Em Londres, a Associação Humanista Britânica fez um apelo para angariar fundos destinados a uma campanha publicitária nos autocarros urbanos. A ideia é passar esta mensagem: "Provavelmente Deus não existe. Então, deixa de te preocupar e goza a vida". Talvez não seja uma mensagem muito estimulante para o investidor da City que tem visto cair o valor das suas acções, nem para o paciente a quem acabam de diagnosticar um cancro. Mas os ateus estão de acordo em que as pessoas só são religiosas por medo ou debilidade. Não pensam que alguém possa gozar muito mais a vida se pensar que Deus é seu Pai e que, depois desta vida limitada, pode chegar a gozar da casa paterna, sem hipotecas.

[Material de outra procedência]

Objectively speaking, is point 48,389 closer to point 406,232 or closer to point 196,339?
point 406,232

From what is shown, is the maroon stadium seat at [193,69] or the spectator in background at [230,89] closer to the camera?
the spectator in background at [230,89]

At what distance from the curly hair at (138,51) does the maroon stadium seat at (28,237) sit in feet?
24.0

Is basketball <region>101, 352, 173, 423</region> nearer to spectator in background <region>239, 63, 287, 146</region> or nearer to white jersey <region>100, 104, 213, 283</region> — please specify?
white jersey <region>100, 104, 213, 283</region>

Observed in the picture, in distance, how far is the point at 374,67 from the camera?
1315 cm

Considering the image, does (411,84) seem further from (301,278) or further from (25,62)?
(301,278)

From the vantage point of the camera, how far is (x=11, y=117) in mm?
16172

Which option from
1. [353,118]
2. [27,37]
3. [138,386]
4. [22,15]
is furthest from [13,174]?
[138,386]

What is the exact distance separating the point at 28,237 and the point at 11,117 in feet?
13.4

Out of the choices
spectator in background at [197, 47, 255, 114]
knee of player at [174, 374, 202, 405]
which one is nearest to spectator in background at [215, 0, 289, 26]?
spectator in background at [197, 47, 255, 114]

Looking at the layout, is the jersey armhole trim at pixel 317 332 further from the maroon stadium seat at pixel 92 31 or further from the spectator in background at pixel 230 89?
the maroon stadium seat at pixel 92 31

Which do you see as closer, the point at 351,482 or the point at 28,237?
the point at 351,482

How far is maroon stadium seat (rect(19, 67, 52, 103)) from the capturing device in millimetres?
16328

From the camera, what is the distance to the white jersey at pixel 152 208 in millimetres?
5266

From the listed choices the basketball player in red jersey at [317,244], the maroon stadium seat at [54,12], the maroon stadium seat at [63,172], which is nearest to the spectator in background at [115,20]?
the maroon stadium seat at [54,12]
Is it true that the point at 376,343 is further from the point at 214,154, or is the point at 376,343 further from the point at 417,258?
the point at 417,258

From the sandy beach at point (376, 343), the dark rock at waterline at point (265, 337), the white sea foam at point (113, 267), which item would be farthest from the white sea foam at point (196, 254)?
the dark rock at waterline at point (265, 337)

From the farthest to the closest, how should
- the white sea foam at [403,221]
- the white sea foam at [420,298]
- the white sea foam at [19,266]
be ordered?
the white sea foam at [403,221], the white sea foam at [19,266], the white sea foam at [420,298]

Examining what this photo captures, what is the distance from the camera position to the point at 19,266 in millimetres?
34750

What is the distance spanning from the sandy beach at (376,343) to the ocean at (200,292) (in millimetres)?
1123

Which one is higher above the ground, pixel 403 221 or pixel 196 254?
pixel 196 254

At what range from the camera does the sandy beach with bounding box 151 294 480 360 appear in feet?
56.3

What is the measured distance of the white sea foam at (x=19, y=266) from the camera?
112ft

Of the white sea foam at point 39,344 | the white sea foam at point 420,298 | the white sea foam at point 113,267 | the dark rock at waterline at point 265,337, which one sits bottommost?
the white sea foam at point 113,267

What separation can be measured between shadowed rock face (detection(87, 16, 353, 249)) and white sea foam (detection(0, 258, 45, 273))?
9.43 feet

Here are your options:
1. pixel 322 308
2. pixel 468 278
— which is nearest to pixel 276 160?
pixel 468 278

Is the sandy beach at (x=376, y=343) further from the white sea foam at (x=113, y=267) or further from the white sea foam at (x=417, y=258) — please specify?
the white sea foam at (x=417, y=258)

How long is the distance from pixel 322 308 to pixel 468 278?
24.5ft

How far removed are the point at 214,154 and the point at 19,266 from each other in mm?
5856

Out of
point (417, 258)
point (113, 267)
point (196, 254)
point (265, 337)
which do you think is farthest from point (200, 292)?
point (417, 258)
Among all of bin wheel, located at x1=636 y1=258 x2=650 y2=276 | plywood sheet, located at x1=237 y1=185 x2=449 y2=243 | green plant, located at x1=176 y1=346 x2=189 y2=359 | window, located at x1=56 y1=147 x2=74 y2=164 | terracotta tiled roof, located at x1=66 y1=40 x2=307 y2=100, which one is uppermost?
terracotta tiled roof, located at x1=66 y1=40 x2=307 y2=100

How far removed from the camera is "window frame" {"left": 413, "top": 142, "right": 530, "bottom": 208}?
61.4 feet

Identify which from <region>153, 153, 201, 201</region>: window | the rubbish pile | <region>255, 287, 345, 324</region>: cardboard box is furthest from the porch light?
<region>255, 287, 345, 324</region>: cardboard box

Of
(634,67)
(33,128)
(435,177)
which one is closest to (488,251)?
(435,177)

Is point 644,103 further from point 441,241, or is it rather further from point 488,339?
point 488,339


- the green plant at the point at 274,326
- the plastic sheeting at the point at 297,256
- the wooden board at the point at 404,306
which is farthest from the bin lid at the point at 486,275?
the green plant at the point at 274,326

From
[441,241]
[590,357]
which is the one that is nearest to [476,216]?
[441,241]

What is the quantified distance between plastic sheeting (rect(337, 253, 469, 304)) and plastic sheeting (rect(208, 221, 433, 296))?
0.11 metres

Os ateus têm mais dificuldades nos Estados Unidos onde, segundo as estatísticas, 71 % das pessoas afirmam acreditar firmemente em Deus e 17 % estão quase seguras. Mas isso não afasta os missionários do ateísmo que, segundo informa The Wall Street Journal (18-11-2008), estão a recorrer à publicidade exterior para lançar as suas mensagens. Entre outras iniciativas, a Free Thought Action e os seus filiados locais puseram "out-doors" com a mensagem: "Não acreditas em Deus? Não estás sozinho". Pois um dos objectivos da campanha é fazer ver que os ateus não são bichos raros isolados, mas sim parte integrante de cada comunidade. Num país onde a imensa maioria faz parte de alguma igreja, também os ateus devem sentir o calor e o apoio dos que estão unidos pela descrença. O seu objectivo, disse o WSJ, é "que o público se sinta mais confortável com o conceito de ateísmo e dar aos não crentes um sentido de comunidade".
Não deixa de ser paradoxal que quem nos avisa continuamente que devemos desconfiar de qualquer religião institucional, queira agora unir os seus esforços num ateísmo organizado. Mas provavelmente não será fácil conseguir um mínimo de coesão, pois também entre os ateus há muitas "capelinhas". Aquele que é ateu porque só acredita no poder do dinheiro não se entenderá facilmente com aquele que recusa Deus pelo seu marxismo revolucionário, nem quem considera incompatível a fé e a ciência poderá estar de acordo com o ateu que não crê em Deus mas sim nos extra-terrestres.
Pensamento único
Desde logo, algumas das mensagens acabam por ser bastante antiquadas. Por exemplo, num dos anúncios radiofónicos encomendado pelos ateus à Air América, Ron Reagan, filho do ex-presidente, apresenta-se assim: "Ron Reagan, ateu desde sempre. Sem medo de se queimar no inferno". É claro que Reagan Jr. tem ido pouco à igreja. Se fosse, daria conta que o inferno ocupa um espaço mínimo - quando ocupa - no share da pregação actual. Hoje em dia são os pregadores das alterações climáticas os que nos ameaçam dia-a-dia desde os púlpitos jornalísticos com o inferno do aquecimento global que nos espera, se não mudarmos de vida. Um inferno em que pagarão tanto justos como pecadores. Uma condenação perante a qual não se pode dizer "por quanto tempo ainda vivo de crédito", pois está ao virar da esquina com as suas destruições massivas. E se alguém se atreve a exprimir o seu cepticismo, pôr-se-lhe-á a etiqueta de "negacionista" e será entregue à inquisição mediática.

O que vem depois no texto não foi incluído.